“新鮮”“おしゃれ”「昭和レトロ」がアツい 若者が支持する背景はトレンドサイクルと子供や孫への影響が重なった?
昭和の時代の空気感やアイテムが、鹿児島でも若者たちに受けている。どこか懐かしく趣を感じる「昭和レトロ」、その人気の背景を探ると、世代間のトレンドのサイクルとSNSという、2つの波があった。 【画像で見る】昭和レトロを好む理由 昭和生まれは「懐かしい」 平成生まれは「新鮮」
若者から支持される「昭和レトロ」
古くからの飲食店が並び、昭和レトロの象徴的なスポットとして知られている鹿児島市名山町には、昔懐かしいたたずまいに引かれて若者たちが多く訪れる。 今、なぜ「昭和レトロ」がアツいのか。一人暮らしをしている男子大学生に話を聞くと、自宅はまさに昭和の雰囲気そのものだという。
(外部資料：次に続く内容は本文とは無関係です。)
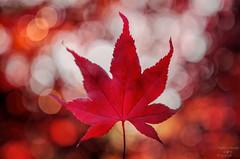 Autumn Beauty (fs999) Tags: paintshop pentax sigma paintshoppro f18 k5 corel 1835 aficionados pentaxist artcafe hsm sigma1835 80iso pentaxian ashotadayorso justpentax topqualityimage zinzins flickrlovers topqualityimageonly fs999 fschneider pentaxart pentaxk5iis k5iis sigmaart1835mmf18dchsm x8ultimate paintshopprox8ultimate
水道はグルグル回すタイプの蛇口で、風呂に入ろうとお湯を出しても10分くらい待たないと出ないというが、不便さを口にしつつ、気に入っている様子だった。 鹿児島テレビは自社アプリで「昭和レトロ」に関心があるか調査を行ったところ、8割の人が「関心がある」と回答した(KTSアプリ 361人回答)。 さらに、昭和レトロを好む理由については、年齢層によって異なることが分かった。昭和生まれの人は「懐かしい」「かわいい」「落ち着く」と答えたのに対して、平成生まれの人からは「新鮮」「おしゃれ」といった回答が寄せられた。
多くの昭和のアイテムが並ぶ古道具店
鹿児島でも古い道具を扱う店が見られるようになった。日置市伊集院町にある「ここの家」を営むのは、昭和生まれの45歳、甲斐奈緒子さんだ。夫婦で古民家を改修し、店内には昭和のアイテムがたくさん並んでいた。 まず目に入ったのは、1970年代のナショナル製(現・パナソニック)の照明だ。中は白だが、2色使いで、時代を超えて使われている照明が店内をやさしく照らしていた。木箱に印字された昔ながらの文字が残るパン箱や、粉ミルクの箱など、店内は「かわいらしさ」を感じられるものであふれていた。 甲斐さんは一緒に暮らしていた祖父の影響で、昔の物や家具に触れて育った。大人になって「昭和レトロ」への思いが再燃したそうで、古道具に引かれる理由を聞くと、「手がかかるところ」を挙げた。スマートファンがあれば何でもできる便利な時代だからこそ、自分が手を加えることができる不便なものに愛着が生まれるという。甲斐さんはガラスの汚れを磨き、ほこりを拭き取って、昭和のアイテムを大事に守っているのだ。